There is an old woman all in white (once in a while she is all in black but the outfits are ... expensive, coordinated sportswear ensembles) who regularly walks a fluffy tiny-little prancing dog in booties, also white. One day she looks up at me sitting smoking on the bench and calls over, "Nice day." "Yes," I answer, "It certainly is."
Maybe I shouldn't write these things down, but they're important somehow and I forget so easily, and I want to store them up for another day when I may really need them.

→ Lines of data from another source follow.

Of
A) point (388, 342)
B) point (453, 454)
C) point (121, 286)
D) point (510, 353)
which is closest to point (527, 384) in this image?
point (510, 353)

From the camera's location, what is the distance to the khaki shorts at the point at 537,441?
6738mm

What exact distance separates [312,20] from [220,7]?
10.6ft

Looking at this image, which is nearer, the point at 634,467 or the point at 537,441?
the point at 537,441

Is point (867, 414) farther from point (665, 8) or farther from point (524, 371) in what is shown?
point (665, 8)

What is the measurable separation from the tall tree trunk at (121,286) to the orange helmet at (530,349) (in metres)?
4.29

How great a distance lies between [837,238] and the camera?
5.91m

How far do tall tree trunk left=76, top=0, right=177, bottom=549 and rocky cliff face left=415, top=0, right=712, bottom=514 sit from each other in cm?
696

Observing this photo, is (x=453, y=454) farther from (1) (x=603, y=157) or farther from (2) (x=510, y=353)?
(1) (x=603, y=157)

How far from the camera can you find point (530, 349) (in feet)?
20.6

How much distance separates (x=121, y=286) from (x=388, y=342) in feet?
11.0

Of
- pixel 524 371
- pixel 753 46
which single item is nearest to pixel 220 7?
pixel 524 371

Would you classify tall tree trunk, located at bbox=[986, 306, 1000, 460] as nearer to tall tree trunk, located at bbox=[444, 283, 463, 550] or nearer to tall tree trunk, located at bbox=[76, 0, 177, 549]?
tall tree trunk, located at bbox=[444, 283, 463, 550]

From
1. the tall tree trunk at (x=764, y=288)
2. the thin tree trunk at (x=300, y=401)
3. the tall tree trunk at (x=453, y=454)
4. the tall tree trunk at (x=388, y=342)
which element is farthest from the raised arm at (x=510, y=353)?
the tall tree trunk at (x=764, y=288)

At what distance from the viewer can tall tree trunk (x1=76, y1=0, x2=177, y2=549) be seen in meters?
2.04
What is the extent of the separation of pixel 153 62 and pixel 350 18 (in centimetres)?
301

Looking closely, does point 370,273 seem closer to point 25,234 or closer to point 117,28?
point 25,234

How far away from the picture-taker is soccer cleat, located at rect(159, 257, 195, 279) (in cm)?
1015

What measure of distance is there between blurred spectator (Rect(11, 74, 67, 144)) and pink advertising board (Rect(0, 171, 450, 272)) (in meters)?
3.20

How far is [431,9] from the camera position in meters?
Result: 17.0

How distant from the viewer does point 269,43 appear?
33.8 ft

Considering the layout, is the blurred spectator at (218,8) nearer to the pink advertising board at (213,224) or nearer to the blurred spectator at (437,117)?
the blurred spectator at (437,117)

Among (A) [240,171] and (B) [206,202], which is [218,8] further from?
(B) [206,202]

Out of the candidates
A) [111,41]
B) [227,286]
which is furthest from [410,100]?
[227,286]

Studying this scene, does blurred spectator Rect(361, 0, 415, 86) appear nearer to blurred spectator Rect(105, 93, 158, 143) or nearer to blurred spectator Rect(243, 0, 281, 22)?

So.

What drove Hal over the edge in Stanley Kubrick's masterpiece was (unwarranted, unjustified) secrecy; and we are back, full circle, to Blake's 'Poison Tree' and forebearance.
Stanley Kubrick: 2001-A Space Odyssey, 1968, conclusion.
        And if the old man climbed out of the cart and stretched himself (things were gathering pace now) and looked at where the pump had been that the soldiers had blown up so that nothing should be left standing, and complained, saying, "What are we going to do about water?,"  he, Michael K, would produce a teaspoon from his pocket, a teaspoon and a long roll of string.  He would clear the rubble from the mouth of the shaft, he would bend the handle of the teaspoon in a loop and tie the string to it, he would lower it down the shaft deep into the earth, and when he brought it up there would be water in the bowl of the spoon;  and in that way, he would say, one can live.
J.M. Coetzee, 'The Life and Times of Michael K', final paragraph.

Feliz niver querida.
... and don't forget - leeks tomorrow everyone!